DeepSeek is definitely not real OSS. To be open source, you need to use a real open source license (like the ones OSI lists), and you need to share all pre and post training code, any code related to tuning, any evaluation code, everything related to safety/censorship/etc, and probably the full training data as well. Otherwise you can't reproduce their weights. Sharing weights is like sharing a compiled program.
As far as I know the only true open source model that is competitive is the OLMo 2 model from AI2:
Yes, releasing training source code code is like releasing the source code of a compiler used to compile and link the binary.
Lets say you took GCC, modified its sources, compiled your code with it and released your binaries along with modified GCC source code. And you are claiming that your software is open source. Well, it wouldn’t be.
Releasing training data is extremely hard, as licensing and redistribution rights for that data are difficult to tackle.
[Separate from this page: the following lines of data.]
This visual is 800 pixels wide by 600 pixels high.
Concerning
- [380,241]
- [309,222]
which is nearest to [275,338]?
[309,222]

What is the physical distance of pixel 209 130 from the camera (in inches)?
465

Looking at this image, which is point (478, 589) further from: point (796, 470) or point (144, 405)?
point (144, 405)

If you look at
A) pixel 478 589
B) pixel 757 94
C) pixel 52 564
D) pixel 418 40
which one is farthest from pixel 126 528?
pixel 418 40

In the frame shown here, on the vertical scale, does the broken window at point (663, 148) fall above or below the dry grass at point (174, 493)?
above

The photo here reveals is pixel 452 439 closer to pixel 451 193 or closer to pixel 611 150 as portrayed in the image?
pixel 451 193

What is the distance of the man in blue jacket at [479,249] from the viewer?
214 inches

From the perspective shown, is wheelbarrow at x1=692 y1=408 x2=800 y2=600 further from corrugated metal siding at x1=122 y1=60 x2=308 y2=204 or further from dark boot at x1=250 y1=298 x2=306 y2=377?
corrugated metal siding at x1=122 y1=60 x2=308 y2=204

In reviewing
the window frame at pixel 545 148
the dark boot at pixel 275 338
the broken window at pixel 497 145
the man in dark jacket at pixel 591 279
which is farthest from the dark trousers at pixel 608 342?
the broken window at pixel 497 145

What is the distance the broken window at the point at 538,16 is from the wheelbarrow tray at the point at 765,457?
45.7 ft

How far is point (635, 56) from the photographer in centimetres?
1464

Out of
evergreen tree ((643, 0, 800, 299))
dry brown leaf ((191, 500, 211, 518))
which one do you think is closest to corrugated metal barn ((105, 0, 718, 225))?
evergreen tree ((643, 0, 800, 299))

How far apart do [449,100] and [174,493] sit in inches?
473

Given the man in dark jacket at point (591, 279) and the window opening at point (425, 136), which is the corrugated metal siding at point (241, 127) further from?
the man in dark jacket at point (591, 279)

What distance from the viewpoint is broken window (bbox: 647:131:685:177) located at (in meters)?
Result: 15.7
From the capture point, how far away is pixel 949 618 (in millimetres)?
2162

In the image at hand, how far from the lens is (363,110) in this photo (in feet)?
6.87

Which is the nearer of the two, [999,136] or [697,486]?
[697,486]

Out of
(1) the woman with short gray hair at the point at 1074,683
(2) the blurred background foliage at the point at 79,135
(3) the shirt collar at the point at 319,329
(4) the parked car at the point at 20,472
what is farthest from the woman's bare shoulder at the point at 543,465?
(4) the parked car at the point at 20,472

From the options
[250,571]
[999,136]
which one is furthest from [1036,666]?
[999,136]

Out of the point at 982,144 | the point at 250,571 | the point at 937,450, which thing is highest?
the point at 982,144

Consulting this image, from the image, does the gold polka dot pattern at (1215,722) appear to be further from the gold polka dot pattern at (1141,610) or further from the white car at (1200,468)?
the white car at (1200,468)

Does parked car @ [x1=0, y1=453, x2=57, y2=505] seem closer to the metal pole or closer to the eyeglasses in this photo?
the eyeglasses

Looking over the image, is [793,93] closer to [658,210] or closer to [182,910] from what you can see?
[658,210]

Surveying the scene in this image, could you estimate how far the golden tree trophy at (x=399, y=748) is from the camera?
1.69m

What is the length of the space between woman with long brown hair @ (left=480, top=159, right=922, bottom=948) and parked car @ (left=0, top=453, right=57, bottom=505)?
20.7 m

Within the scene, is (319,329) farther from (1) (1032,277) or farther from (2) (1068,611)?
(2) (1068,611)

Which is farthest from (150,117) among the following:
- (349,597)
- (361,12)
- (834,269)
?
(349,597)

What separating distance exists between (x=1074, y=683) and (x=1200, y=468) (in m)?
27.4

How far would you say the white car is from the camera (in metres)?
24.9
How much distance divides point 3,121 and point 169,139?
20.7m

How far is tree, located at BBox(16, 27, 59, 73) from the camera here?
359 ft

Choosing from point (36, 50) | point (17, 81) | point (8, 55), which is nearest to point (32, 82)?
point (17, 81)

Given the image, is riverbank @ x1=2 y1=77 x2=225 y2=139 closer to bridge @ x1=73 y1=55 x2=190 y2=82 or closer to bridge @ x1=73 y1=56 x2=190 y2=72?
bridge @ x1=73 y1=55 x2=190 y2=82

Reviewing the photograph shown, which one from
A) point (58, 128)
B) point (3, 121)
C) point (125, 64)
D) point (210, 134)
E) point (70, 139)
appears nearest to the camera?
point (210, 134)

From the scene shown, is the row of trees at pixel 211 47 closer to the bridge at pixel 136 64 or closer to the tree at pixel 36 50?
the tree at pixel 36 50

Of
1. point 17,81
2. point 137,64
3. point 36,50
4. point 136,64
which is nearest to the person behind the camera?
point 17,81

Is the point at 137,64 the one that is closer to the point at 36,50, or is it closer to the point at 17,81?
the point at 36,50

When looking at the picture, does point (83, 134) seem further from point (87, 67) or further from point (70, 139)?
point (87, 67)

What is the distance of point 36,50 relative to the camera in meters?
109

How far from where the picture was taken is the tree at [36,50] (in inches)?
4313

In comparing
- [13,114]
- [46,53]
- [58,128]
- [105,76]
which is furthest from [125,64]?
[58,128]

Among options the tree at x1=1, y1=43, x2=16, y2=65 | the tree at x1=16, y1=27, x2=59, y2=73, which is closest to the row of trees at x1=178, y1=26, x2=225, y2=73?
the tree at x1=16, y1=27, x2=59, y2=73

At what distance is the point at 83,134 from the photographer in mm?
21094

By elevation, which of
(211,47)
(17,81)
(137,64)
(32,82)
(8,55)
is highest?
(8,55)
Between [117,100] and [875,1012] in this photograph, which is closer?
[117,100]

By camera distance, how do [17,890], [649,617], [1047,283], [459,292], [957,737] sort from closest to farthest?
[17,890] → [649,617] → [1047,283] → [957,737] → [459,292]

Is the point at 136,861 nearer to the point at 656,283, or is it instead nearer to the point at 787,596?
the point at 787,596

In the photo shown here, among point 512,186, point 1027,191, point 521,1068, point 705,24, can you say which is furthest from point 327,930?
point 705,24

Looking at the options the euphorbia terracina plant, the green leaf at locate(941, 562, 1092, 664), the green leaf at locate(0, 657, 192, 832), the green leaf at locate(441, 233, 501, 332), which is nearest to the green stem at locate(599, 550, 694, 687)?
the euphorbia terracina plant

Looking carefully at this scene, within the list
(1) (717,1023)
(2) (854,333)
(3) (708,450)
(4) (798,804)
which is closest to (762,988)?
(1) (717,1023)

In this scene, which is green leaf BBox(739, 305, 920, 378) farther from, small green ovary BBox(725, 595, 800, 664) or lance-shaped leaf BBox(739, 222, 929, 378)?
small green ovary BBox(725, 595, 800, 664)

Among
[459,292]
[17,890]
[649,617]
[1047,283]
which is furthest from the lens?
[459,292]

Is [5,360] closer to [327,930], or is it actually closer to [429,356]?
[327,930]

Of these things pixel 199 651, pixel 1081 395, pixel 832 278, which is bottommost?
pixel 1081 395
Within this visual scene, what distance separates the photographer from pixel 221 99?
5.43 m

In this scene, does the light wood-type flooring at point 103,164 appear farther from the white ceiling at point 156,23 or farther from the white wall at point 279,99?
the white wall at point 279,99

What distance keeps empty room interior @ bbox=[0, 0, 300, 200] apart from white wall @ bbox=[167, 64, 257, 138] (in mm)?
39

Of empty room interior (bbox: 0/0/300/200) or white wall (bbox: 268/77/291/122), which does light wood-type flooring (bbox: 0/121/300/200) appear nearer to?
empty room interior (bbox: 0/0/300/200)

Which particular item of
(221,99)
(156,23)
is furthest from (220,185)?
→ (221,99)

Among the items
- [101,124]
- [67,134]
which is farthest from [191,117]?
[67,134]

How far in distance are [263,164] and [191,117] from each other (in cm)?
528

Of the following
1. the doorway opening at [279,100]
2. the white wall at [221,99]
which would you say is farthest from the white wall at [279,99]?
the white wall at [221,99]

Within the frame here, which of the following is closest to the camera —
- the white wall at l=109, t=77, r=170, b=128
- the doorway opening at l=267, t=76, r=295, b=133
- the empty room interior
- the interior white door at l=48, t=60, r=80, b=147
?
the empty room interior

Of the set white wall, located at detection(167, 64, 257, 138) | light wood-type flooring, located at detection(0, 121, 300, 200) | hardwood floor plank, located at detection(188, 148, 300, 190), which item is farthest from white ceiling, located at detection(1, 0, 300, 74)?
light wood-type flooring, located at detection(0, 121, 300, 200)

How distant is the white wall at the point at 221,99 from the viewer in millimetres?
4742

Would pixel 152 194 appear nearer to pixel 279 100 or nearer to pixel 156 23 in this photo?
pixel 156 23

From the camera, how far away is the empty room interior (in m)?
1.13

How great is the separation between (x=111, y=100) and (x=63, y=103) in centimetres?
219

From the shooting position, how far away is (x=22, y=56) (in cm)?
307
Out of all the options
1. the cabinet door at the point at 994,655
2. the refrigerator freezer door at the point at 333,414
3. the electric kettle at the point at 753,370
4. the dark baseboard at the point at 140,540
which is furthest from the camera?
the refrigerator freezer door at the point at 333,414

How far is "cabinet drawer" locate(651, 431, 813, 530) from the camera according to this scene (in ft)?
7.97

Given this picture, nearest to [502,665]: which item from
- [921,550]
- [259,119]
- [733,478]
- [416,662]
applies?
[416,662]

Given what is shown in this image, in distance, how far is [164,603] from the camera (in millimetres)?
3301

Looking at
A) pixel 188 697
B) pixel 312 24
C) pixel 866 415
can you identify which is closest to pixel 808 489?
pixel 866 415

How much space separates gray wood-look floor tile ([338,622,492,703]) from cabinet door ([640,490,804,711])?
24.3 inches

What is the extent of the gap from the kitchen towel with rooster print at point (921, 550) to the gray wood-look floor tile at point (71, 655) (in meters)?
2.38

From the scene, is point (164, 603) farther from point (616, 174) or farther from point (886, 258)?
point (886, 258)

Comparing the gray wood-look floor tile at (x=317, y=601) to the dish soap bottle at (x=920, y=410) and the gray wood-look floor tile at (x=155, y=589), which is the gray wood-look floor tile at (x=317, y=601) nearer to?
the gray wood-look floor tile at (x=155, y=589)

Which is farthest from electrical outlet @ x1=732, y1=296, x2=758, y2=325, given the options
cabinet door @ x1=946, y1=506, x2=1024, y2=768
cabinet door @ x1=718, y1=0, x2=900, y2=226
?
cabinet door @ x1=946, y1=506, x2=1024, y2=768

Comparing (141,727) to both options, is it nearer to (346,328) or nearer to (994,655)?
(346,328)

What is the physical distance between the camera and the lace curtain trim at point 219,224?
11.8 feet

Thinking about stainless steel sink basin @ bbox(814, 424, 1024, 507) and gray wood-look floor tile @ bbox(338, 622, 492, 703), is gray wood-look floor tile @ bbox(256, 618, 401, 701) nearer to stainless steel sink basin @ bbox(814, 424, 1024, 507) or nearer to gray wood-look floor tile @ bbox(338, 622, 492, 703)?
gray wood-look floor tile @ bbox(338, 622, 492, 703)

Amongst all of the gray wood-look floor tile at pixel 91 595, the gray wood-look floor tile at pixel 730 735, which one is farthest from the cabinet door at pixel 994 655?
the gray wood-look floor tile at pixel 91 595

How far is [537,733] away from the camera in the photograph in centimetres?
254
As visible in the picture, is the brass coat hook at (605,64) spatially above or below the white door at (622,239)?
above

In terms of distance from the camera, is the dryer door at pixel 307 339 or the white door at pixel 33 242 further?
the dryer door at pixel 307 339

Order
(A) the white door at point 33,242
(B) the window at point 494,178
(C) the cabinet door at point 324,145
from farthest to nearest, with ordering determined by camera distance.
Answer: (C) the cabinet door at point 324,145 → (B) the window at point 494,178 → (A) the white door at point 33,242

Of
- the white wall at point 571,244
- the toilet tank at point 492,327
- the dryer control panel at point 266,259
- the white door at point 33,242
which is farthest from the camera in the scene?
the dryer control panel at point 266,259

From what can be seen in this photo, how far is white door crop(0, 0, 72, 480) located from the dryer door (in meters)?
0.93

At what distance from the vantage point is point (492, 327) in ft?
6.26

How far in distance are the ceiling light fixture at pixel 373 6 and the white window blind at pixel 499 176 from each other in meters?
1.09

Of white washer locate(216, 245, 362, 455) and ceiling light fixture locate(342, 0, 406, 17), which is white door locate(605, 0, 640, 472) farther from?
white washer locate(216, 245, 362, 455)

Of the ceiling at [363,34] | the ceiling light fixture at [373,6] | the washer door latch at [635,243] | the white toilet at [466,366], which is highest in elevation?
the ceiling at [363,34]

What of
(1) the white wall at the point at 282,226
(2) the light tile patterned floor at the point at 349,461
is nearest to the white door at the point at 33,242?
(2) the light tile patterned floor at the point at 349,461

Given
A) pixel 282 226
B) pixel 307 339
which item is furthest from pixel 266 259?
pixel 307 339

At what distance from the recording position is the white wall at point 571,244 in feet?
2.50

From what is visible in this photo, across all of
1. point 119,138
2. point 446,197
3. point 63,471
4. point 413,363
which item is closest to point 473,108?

And it is not clear, what exactly are the benefits in releasing it.
As far as I know the only true open source model that is competitive is the OLMo 2 model from AI2:
https://allenai.org/blog/olmo2
They even released an app recently, which is also open source, that does on-device inference:
https://allenai.org/blog/olmoe-app
They also have this other model called Tülu 3, which outperforms DeepSeek V3:
https://allenai.org/blog/tulu-3-405B